* **Exercise task**
Return every line from the records below that contains the string "wheel". Case counts, so match capital and small letters.
◇ ◇ ◇
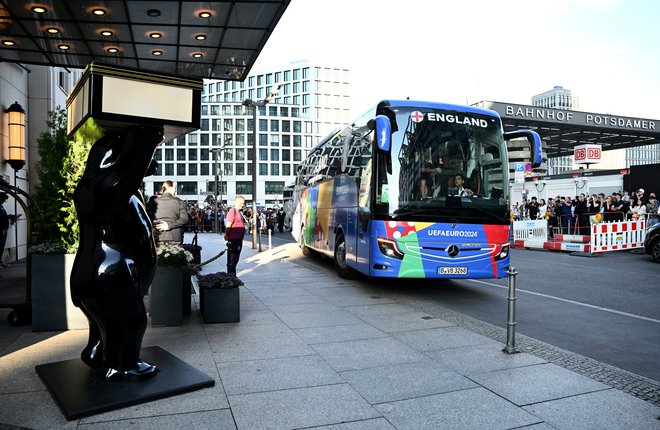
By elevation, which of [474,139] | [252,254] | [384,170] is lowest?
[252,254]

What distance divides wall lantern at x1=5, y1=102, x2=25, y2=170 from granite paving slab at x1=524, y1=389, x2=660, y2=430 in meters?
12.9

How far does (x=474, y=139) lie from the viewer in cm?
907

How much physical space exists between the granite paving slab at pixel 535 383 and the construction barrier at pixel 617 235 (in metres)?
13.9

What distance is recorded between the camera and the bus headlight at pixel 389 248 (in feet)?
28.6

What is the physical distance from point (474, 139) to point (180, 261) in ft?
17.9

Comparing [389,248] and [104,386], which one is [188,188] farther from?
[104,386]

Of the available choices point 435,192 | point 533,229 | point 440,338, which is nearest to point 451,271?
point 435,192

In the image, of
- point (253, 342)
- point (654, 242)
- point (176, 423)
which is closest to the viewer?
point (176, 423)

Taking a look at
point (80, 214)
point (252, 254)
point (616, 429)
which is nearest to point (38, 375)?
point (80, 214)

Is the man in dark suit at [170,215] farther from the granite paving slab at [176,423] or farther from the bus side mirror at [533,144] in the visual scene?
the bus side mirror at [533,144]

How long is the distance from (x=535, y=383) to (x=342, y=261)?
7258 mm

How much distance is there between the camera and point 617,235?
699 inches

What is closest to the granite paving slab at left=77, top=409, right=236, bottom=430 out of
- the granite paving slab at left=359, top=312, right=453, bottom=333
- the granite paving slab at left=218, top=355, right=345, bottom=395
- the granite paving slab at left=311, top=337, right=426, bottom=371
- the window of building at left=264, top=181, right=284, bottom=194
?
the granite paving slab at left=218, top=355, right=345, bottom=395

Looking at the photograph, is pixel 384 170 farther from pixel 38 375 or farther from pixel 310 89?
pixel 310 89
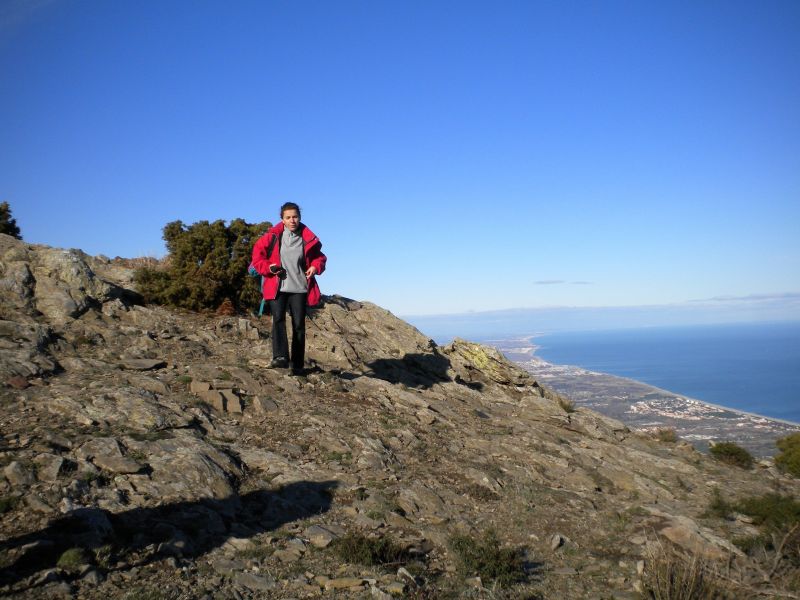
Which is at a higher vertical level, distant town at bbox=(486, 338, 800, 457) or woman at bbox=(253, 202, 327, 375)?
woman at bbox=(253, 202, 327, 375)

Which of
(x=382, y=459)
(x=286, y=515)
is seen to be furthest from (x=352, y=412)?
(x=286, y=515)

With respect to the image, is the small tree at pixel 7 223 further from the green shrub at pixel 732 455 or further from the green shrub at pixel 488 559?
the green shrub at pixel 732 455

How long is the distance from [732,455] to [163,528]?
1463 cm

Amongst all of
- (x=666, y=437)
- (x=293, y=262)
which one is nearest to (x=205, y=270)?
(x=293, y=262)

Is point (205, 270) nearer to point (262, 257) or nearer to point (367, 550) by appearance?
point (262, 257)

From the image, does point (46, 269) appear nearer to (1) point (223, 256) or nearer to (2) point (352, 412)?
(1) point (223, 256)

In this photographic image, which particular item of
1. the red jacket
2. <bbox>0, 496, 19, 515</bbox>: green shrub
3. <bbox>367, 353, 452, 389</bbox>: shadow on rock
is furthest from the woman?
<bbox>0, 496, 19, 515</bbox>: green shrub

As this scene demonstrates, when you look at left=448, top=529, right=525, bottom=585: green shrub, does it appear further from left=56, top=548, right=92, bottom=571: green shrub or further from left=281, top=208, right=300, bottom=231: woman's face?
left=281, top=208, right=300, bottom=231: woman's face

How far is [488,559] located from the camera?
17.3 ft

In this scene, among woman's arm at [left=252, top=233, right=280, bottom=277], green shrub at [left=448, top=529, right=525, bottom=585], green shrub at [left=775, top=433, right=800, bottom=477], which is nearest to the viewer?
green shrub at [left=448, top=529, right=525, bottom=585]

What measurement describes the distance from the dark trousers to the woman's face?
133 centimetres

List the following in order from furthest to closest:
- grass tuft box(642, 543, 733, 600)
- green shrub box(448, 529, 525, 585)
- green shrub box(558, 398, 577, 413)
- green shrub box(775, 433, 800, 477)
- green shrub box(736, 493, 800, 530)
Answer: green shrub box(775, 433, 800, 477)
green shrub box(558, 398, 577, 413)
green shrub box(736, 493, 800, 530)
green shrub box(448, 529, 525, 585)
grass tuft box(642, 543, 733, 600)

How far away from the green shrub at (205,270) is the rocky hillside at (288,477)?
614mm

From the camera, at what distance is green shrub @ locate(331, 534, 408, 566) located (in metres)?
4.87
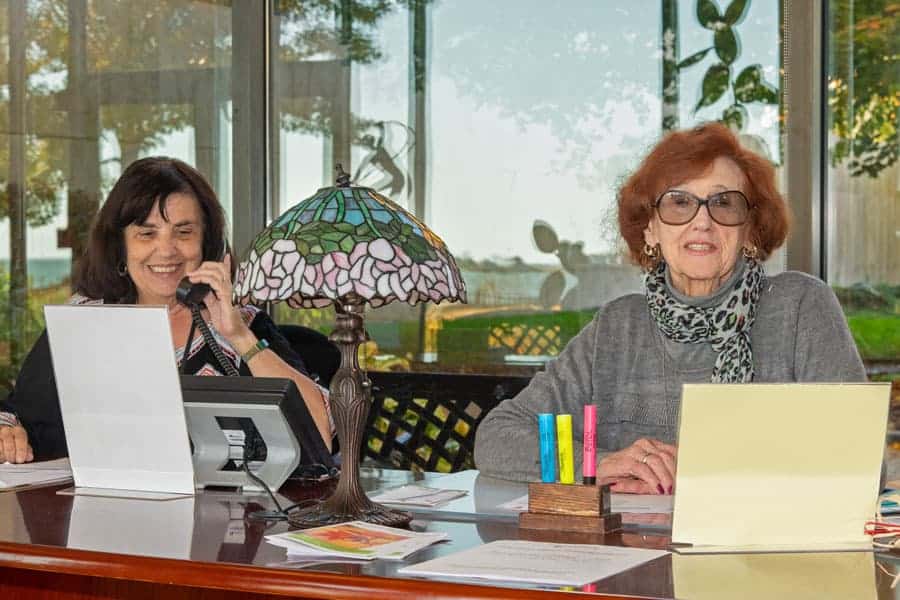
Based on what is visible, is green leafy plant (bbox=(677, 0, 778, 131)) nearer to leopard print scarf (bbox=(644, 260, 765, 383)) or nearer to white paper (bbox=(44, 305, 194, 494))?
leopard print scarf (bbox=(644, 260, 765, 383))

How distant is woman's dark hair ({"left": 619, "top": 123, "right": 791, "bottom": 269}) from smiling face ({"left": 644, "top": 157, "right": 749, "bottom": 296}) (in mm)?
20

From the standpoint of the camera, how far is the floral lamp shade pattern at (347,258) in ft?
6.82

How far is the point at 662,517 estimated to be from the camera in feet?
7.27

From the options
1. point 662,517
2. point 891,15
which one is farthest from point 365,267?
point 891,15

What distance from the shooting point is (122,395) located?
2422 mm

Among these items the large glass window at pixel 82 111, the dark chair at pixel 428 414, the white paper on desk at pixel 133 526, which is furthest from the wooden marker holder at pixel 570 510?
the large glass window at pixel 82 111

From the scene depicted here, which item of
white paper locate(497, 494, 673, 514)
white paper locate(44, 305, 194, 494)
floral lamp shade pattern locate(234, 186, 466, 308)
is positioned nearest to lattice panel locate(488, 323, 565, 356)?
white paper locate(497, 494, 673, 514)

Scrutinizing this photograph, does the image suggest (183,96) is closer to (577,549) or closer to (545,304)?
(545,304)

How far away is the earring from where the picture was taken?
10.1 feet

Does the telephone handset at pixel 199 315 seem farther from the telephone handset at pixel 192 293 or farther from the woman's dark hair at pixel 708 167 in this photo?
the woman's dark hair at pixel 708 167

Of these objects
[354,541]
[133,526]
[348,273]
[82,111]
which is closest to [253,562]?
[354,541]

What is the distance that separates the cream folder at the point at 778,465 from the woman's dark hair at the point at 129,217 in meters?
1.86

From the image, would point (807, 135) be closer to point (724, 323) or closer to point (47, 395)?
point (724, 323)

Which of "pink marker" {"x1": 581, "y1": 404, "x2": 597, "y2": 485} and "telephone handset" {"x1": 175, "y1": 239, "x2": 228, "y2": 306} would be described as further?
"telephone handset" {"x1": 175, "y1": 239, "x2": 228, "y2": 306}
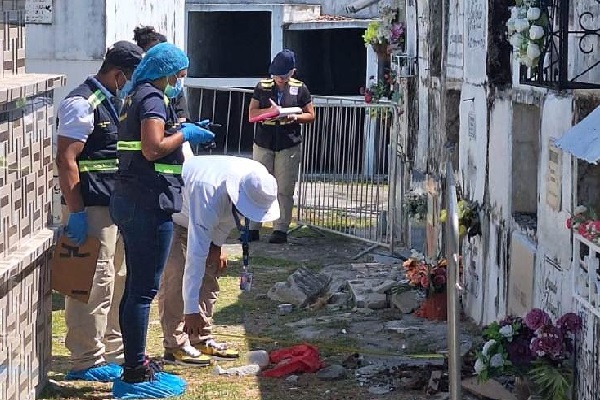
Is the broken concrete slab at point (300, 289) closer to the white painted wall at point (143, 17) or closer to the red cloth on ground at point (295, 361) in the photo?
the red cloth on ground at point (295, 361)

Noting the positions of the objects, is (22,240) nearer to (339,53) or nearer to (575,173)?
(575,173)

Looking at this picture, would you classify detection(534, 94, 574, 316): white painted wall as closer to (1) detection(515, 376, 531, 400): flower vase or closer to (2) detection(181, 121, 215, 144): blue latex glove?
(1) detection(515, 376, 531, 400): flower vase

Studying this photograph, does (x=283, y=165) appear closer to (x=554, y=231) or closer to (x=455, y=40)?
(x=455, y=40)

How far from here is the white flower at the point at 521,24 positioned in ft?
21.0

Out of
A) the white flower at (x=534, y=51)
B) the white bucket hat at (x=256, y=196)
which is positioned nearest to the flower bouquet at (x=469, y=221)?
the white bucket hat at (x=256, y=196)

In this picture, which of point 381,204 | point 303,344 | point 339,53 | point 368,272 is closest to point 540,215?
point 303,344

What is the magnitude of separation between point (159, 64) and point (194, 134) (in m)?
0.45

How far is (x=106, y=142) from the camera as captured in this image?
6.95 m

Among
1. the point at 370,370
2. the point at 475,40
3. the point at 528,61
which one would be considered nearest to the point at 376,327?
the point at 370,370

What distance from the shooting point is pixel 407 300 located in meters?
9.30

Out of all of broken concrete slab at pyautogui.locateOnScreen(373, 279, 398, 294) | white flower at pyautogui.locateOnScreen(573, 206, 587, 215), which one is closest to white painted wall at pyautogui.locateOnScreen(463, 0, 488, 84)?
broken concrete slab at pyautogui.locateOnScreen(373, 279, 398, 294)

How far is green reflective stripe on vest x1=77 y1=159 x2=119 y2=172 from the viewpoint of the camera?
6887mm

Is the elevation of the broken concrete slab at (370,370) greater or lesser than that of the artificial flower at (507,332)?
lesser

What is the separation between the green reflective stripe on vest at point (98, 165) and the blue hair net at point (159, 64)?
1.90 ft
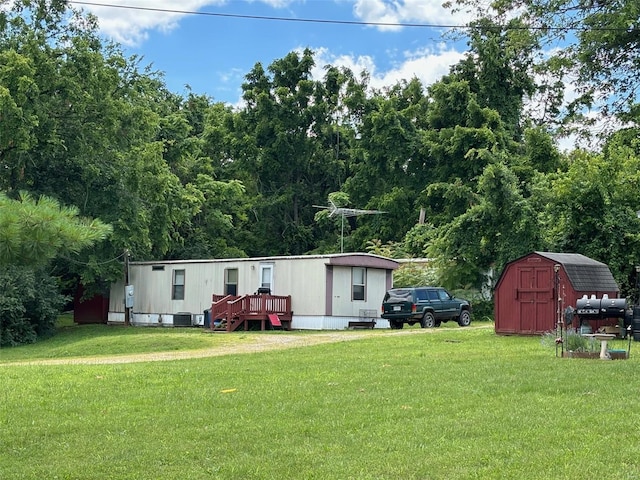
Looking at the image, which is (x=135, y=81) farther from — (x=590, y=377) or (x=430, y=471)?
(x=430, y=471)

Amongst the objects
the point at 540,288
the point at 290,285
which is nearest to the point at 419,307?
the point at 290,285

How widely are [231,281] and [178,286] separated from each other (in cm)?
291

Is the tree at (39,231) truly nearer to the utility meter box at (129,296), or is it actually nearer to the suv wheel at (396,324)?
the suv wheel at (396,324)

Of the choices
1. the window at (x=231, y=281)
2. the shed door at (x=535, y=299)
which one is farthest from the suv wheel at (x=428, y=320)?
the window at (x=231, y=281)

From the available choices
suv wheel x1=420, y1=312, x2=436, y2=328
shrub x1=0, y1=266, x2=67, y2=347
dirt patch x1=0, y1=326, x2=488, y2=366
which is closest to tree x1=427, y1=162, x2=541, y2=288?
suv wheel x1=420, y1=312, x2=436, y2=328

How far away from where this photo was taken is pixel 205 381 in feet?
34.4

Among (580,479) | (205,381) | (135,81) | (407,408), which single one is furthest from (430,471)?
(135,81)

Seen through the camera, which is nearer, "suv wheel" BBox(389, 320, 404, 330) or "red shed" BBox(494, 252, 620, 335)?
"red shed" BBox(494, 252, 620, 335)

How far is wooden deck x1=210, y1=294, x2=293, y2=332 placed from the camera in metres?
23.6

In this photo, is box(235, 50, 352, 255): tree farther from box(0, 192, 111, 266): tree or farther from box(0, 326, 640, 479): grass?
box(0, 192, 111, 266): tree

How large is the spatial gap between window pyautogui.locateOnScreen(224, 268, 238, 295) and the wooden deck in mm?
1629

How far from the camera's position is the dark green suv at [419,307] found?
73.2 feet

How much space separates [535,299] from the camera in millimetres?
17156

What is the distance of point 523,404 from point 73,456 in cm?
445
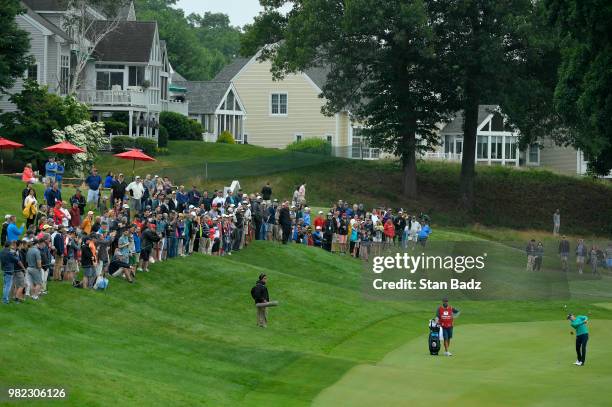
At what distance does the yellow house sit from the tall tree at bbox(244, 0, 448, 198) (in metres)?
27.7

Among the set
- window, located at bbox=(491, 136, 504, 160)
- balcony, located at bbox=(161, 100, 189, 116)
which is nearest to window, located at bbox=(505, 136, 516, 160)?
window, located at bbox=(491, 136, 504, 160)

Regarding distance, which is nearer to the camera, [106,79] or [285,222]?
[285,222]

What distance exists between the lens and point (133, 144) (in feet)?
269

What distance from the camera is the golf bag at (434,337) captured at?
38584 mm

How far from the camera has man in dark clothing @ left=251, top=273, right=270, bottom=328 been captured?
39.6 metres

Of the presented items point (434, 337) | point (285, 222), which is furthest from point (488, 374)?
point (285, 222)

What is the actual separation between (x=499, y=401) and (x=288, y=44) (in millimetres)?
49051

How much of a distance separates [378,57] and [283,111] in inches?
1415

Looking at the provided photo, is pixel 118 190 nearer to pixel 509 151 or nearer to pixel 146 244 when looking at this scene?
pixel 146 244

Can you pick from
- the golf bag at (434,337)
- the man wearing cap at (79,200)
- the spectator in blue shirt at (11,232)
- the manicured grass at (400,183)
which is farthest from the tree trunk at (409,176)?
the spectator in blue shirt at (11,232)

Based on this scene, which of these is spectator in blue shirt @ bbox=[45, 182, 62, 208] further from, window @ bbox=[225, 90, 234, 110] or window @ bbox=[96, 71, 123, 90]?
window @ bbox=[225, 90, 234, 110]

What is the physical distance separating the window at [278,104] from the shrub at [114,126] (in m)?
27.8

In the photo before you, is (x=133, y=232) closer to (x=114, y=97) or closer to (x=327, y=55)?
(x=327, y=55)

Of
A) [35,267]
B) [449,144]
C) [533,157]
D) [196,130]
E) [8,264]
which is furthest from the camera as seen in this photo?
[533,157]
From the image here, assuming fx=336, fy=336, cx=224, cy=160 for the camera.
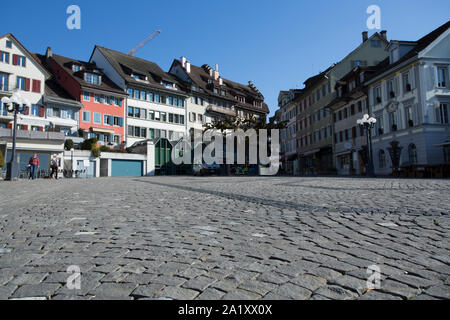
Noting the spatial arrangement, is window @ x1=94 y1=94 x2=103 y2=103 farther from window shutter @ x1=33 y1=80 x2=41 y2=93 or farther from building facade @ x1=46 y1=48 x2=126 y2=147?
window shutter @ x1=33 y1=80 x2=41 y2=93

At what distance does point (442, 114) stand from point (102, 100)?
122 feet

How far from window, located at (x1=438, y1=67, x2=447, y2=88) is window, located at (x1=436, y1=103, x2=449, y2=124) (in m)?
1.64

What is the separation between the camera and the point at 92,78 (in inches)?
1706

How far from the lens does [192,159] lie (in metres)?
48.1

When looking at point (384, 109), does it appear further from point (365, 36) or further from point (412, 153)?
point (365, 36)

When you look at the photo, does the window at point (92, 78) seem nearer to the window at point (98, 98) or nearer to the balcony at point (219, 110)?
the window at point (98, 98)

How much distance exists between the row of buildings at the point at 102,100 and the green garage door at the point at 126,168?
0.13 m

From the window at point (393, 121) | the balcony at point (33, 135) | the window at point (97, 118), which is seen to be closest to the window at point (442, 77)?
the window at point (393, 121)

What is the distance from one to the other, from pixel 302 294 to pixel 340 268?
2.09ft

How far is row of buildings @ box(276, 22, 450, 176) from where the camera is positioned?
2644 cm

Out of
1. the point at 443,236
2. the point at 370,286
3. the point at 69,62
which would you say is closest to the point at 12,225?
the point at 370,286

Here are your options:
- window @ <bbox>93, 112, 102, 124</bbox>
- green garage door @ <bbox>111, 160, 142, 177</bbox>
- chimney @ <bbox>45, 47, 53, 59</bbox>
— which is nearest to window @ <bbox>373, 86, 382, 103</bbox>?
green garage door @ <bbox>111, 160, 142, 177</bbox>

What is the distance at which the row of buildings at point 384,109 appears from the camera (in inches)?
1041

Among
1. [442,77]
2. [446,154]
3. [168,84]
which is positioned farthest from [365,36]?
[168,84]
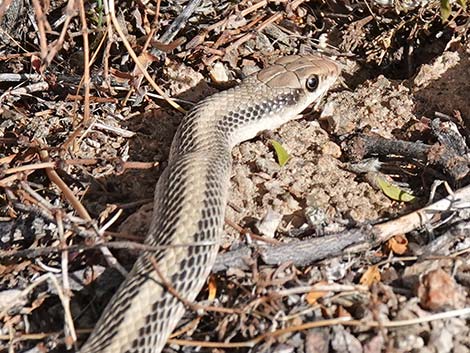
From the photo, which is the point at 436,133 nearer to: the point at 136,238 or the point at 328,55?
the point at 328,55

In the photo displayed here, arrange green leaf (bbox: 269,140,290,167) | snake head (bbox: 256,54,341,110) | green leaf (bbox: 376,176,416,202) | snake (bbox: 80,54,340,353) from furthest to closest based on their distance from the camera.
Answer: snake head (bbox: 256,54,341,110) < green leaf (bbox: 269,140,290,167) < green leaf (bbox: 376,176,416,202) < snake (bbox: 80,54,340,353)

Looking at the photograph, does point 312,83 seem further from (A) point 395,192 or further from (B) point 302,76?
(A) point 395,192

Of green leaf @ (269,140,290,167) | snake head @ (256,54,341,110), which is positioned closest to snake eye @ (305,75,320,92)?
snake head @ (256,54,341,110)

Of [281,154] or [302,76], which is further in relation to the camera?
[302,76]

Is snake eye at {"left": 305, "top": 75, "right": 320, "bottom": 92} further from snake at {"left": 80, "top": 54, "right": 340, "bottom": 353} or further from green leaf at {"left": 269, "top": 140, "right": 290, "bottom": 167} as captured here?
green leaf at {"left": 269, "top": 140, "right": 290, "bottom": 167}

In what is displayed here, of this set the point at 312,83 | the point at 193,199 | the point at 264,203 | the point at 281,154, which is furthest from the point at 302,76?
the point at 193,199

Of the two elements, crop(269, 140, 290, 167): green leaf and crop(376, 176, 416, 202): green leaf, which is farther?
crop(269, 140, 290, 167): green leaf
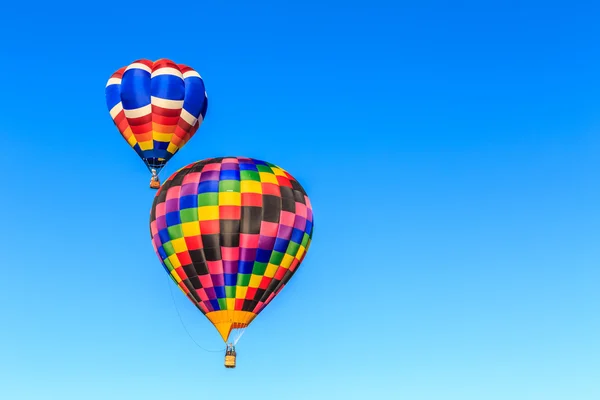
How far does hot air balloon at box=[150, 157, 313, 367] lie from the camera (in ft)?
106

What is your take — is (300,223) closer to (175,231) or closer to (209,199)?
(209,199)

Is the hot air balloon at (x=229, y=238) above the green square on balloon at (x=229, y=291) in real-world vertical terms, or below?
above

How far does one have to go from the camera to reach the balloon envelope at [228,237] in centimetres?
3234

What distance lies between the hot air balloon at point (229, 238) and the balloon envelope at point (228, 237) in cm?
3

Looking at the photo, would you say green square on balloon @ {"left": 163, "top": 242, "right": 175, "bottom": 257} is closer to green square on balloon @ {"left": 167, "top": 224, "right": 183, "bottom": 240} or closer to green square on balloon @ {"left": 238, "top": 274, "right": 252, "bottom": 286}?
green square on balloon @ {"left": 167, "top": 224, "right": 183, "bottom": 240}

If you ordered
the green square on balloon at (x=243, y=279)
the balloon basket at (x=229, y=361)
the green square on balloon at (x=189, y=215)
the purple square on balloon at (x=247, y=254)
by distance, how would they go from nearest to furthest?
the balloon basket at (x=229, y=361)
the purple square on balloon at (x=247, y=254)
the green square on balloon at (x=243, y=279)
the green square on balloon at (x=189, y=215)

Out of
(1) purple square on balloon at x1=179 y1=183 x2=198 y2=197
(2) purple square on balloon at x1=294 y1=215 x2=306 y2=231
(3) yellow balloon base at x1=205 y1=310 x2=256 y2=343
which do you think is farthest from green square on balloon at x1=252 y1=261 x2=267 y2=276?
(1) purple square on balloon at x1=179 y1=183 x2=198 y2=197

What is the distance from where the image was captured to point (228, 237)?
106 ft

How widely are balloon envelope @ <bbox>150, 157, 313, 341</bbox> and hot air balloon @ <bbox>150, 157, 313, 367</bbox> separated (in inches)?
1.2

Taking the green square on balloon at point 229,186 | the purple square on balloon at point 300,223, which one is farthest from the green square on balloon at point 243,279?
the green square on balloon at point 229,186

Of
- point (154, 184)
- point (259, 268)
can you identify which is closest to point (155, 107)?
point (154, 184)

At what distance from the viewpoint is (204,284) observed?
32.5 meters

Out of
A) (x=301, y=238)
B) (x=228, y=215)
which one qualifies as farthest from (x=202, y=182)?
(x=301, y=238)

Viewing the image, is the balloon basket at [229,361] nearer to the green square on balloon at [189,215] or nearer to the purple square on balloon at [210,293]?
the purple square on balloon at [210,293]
◇ ◇ ◇
* **Answer to the exercise**
Is the tree at (39,231) truly nearer to the utility meter box at (129,296), or is it actually nearer to the suv wheel at (396,324)?
the suv wheel at (396,324)
which one is farthest from the suv wheel at (x=428, y=320)?
suv wheel x1=420, y1=312, x2=436, y2=328
suv wheel x1=420, y1=312, x2=436, y2=328
Seen through the camera, which is nearer, "suv wheel" BBox(389, 320, 404, 330) or "red shed" BBox(494, 252, 620, 335)?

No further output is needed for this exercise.